Confinement is currently imposed by our government, and even though you hear here and there that it's an affront and whatever, make no mistake: we are testing our social bond by doing this. I am not at risk. Most of my friends are not at risk. We catch COVID-19, we run a fever, and we heal.
Near me, people at risk include my grand father, whose health is fluctuating, and my niece who will soon turn 3. We do it for them, not for ourselves. Now, if they caught it, a decently stocked hospital could save them. But here's the kicker: there are only so many beds in hospitals, and I don't want to put the people working there in the position of deciding whether or not my grandpa or my niece deserve to live, compared to someone else's grandpa or niece.
So we confine ourselves to slow the infection rate, so that hospitals could cope if my loved ones catch that virus, and so that people there don't have to choose who lives or dies. It's that simple really.
Now, it does present some challenges: all the classes at school must be remote-taught and you know how well that goes. Despite the fact that they save a ton of transit time, students don't work more. I'm not going to go on a rant about who students should be working for (hint: themselves), but I will let you imagine how much more energy is needed to keep them focused on learning rather than, say, watching videos online or playing games.
Of course, that means working on new means of coercion 😇
And so, I decided to put money where my mouth is, and since I teach some of them how to develop a backend system with Kitura, I build a plagiarism detector for the work they hand in. Everyone who knows me will tell you how much I hate web front development, but hey, confined means more time to learn new tricks.
Technologies used:
REDACTED: for plagiarism detection, CLI tool
Kitura: for backend development, resource management and rendering
PostgreSQL: for session management, data storage and retreival, in conjunction with Kuery
Plagiarism detection is hard. It is absolutely not about diffing files, but is more about turning the documents into a tree-like structure and comparing the branches and the leaves.

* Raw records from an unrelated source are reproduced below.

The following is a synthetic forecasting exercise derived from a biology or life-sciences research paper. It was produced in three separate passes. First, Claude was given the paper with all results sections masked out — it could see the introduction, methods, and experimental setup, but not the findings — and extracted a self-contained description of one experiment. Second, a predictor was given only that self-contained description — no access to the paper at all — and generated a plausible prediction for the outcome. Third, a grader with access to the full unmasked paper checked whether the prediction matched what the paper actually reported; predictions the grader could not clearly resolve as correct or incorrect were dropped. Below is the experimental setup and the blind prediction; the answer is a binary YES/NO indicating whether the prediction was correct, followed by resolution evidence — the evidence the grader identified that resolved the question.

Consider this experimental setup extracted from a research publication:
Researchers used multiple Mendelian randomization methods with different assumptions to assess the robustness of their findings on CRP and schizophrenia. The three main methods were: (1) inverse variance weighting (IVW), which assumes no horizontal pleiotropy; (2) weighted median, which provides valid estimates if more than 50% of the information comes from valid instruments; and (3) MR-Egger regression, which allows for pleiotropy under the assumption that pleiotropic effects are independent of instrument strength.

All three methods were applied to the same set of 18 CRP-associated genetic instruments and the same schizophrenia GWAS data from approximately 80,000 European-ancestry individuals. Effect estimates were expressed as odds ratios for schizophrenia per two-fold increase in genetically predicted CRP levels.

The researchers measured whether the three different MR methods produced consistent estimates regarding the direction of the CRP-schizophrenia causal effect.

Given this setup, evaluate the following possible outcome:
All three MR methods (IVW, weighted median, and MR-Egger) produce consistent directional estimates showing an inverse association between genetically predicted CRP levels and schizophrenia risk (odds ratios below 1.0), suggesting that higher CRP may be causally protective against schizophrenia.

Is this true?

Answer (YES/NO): YES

It's slow and inefficient, and it's probably not going to work against smart plagiarists. But hey, we'll see how many of my students read my blog 😜
Things learned from Kitura
I actually know Kitura quite well, having worked with it (and taught it) pretty much since its inception. I know some of its "competitors" (if such a term could be applied to open-source frameworks) quite well as well, but this one is the cleanest I know. It has very few dependencies, idiosyncrasies and pitfalls.
Even though IBM has decided to stop contributing in an official capacity, I still think it's the best fit for me, and that somewhat large project has comforrted me in that belief.
Things learned from PostgreSQL
It's the best open-source database software, bar none. Don't change postgres, I've been with you for 20 years, and I still love you very much.
Things learned from React
Where to start? I don't like the way modern frontend dev works. To my old eyes, they seem to be reinventing stuff we always had, in a worse way.
The component based approach is definitely better than doing plain HTML/CSS/JS, but it's so... heavy. There are hundreds if not thousands of dependencies, none of which I can audit for performance or security in a finite amount of time, and it's all running on an engine that's millions of not billions of lines of code. It's just too big to grasp, and too hard to debug.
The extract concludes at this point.